1.6K views 20 replies 11 participants last post by  metalman302  
#1 ·
Guys -

As some of you know I am building a Forged 2v FF On3 turbo w/ 7868 turbonetics setup. It will run on E85 and be in the 600+ RWHP range. *** This will be a 99% Street Car. Weekend fun. I like the fun of a 5 speed but also like the idea of a shiftable auto.

I have recently figured out that I will have enough budget to replace my transmission since it is stock.

Sucks in a way b/c I just bought a SPEC 3+ clutch for it 10 spline. ( I will be selling this )

I don't want to drop 3K but somewhere in the 2600 or less range for everything if possible.

TWO Questions:

1) NOW I am not sure if I should go with a Built 5 speed & Spec 3+ setup OR An Automatic. So AUTO or STICK & Why you believe that.

2) If I choose an AUTO then What can I put in this? I don't know a thing about automatics. I would like something that has an OD for the highway but something that I can shift like a stick sometimes.

ANY feedback is appreciated guys!!

-=-=-

Directions: In the forum post, what fuel will the turbo car run on? The listing that follows comes from a different source than the forum post.

Data extract:
-=-=-

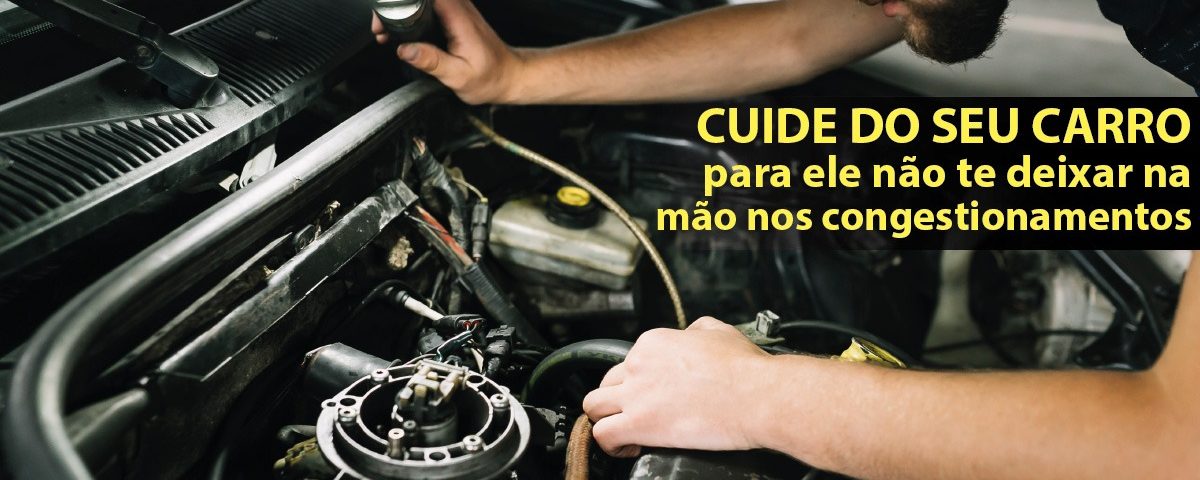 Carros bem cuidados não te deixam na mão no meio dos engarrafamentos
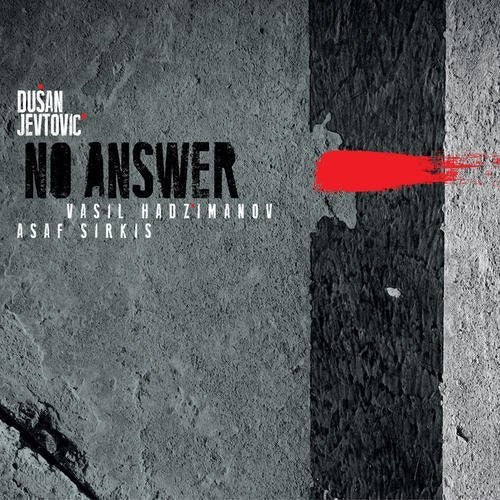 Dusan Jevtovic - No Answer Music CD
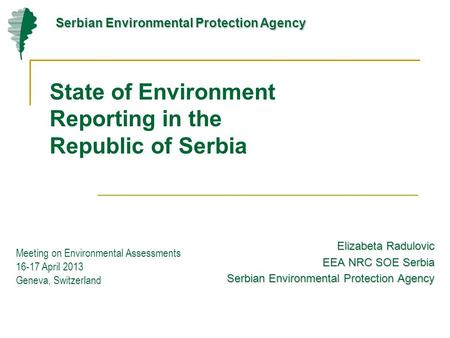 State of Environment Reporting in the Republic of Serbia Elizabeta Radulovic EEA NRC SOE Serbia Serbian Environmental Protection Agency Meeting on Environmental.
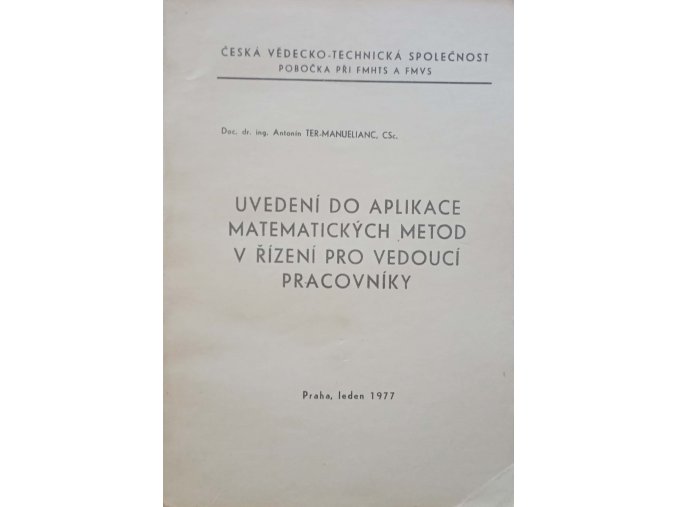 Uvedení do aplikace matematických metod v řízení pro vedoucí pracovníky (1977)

-=-=-

Exercise output: E85